Salmon's House, to which division of Deepwater College Jack Symonds and his study-mates belonged, was famous for its exclusive set of youngsters—a band who had clubbed together for their own advancement, and the confusion of everybody else, and had named themselves the Crees. It amounted in the long run to a sort of secret society; it had its president, but no one outside its numbers knew who he was. It was never known for certain who the members were, either; and that gave a delightful uncertainty to everything connected with it.

It so happened that both Jack and his friend Billy Faraday were members. With the others, they were notified that on a certain afternoon a special meeting would be held. They knew well enough the object of the meeting. Dick Richard, the founder of the Crees, and the society's first president, had left at the end of the previous term, and there would be some hot contention for his position.

"Do you mean to go for the job, Jack?" asked Billy, as they strolled across the fields to the appointed spot—a secluded position in the rear of a waste of scrub-land.

"Why not?
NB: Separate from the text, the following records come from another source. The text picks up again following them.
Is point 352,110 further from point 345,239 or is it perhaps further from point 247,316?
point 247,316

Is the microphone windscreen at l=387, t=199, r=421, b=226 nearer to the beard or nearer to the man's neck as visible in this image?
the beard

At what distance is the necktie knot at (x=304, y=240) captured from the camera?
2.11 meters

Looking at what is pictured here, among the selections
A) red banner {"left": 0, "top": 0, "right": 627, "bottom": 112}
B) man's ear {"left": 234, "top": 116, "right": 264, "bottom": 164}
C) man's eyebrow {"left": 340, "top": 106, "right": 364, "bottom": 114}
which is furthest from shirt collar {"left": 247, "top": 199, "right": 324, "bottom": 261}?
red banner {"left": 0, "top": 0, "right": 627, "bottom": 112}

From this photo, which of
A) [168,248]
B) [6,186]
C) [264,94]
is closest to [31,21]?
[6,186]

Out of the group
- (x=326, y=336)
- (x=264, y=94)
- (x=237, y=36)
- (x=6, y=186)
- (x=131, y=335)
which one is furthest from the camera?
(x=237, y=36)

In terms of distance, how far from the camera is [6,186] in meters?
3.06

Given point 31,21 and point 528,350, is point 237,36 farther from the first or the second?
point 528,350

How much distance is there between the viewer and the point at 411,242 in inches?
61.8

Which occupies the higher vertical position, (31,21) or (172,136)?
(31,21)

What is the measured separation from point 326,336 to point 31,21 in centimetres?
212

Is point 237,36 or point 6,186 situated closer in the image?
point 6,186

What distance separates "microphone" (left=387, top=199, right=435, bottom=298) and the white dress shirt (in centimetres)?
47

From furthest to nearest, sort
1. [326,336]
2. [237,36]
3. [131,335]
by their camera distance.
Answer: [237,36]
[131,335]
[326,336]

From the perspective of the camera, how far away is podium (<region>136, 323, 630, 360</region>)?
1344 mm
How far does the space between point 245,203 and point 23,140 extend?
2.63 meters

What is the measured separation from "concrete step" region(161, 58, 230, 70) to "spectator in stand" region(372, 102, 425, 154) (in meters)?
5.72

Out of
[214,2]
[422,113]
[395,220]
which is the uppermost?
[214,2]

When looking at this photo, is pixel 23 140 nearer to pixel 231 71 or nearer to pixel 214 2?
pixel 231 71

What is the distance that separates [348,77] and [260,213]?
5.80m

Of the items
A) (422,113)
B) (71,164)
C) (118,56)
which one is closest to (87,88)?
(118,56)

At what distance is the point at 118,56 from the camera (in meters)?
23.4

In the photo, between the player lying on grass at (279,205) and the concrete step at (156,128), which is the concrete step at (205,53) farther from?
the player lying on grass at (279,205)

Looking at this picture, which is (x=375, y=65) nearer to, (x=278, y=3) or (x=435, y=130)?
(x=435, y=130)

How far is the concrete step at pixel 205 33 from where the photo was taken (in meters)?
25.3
It'd give me a bit of a pull, and there's no end of fun to be got out of it," returned Jack, in his practical manner. "I don't see anyone to give me much of a run for it."

"Except Cummles."

"Except Cummy, of course. And he can't do anything but bluster and kick up a dickens of a row. What sort of a time would we have under him?"

"No sort of a time at all. The man's got no initiative."

"No—but any amount of push and brute strength!" Jack laughed.

When they arrived at Three Skull Hollow—an entirely fanciful name bestowed upon it by the Crees—they discovered that most of the Crees were already assembled, and the loud voice of Les Cummles was dominating the assembly.